Ferdinand Fox’s Big Sleep iPad App – YouTube clip
- I am in the early stages of my marketing. The launch period and free offer which ended on 10 November went very well with almost 1,500 downloads and 8 great reviews – including 4.5 Stars from BestAppsForKids.com – a respected educational kids’ app review site. I hope this will help get the word out about the app. [Stop press: Oct 2016 – as at this time I have sold over 500 apps… and garnered more reviews. Parents really do expect apps for free and I’m told that over 500 paid sales is actually quite something! I’ve also had bulk downloads from a couple of schools in the USA which was a very nice surprise.]

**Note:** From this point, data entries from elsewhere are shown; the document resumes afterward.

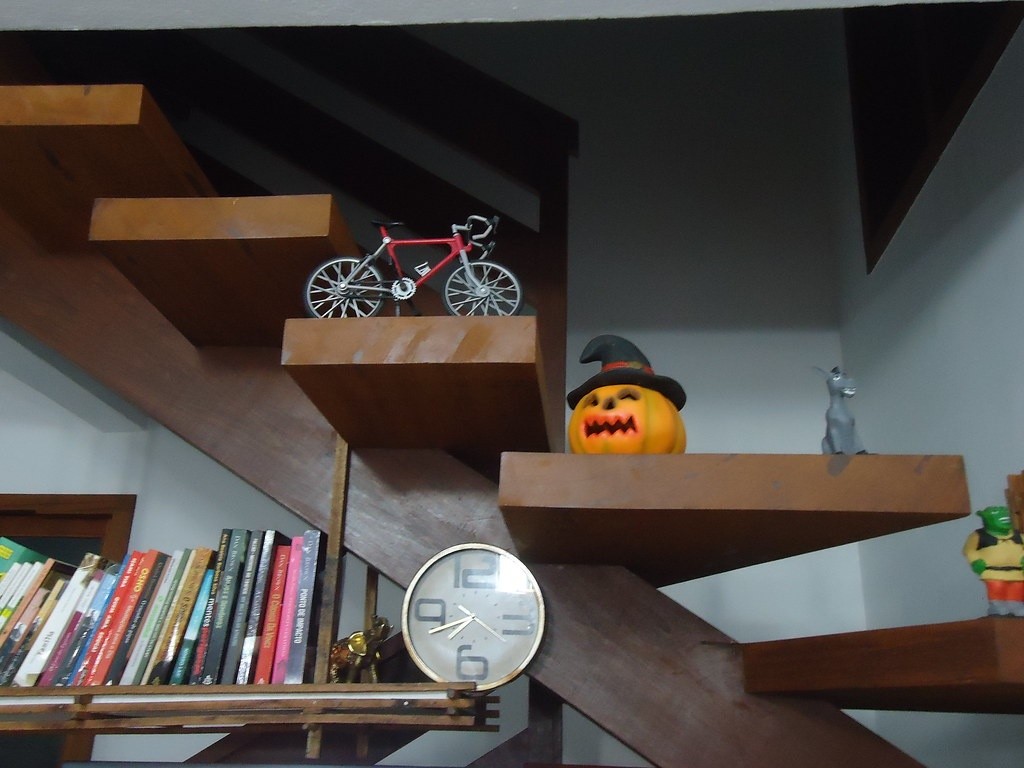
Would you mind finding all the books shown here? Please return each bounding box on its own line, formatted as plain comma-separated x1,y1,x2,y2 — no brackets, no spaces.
0,526,326,685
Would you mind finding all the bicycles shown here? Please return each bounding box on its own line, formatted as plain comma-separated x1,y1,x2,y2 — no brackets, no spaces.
303,214,524,319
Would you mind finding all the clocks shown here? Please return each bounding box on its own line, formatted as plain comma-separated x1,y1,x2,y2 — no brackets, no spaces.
400,541,545,691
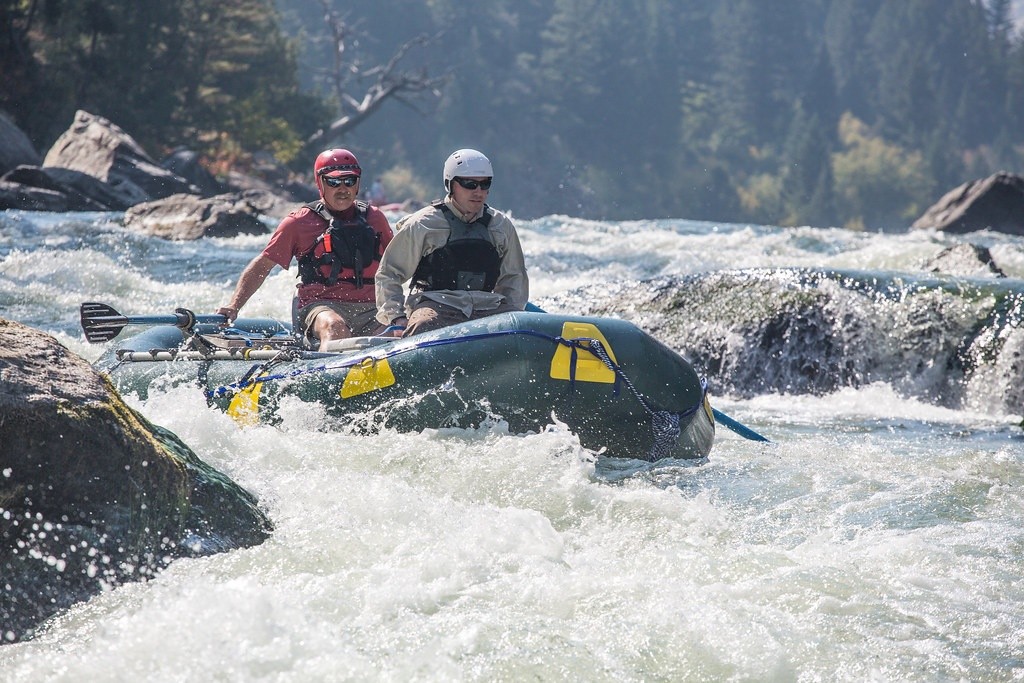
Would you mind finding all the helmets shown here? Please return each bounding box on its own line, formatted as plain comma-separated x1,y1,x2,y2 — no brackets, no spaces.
315,148,361,199
443,149,494,195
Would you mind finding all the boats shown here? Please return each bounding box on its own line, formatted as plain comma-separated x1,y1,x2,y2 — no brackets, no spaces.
90,312,716,472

This blog post is one element of my longer term marketing strategy, of course! I shall be adding two further posts shortly. The first will explain more about how to use GarageBand to make audio files. In the second post I’ll talk about the challenge of marketing children’s book apps (especially when most parents don’t understand what they are or how to find them!), including the problems I have had understanding and navigating the App Store. I’ll also give an update on marketing progress.
7. Please help Ferdinand get noticed in the App Store 🙂
- If you have an iPad please help me spread the word by downloading and sharing the app and leaving a rating and short review if you enjoy it. It’s available worldwide and costs just £1.49 / $1.99 or equivalent. This has been my indulgence and the experience has been fantastic and if nothing else it will be my calling card while making children and parents happy! But if we can get an indie author’s app really noticed that would be quite something. You can download Ferdinand Fox’s Big Sleep – interactive book app for kids here (If you’re on your PC or Mac or mobile the link will allow you to preview the key features in iTunes. You need to be on your iPad or iPad mini to download it.)
Best wishes and all for now! 🙂 Karen
Are you a parent or grandparent? Do you use kids’ book apps? If so, how have you found using the App Store? Or are you an author or developer with your own app? If so, how have you found creating and marketing kidsapps?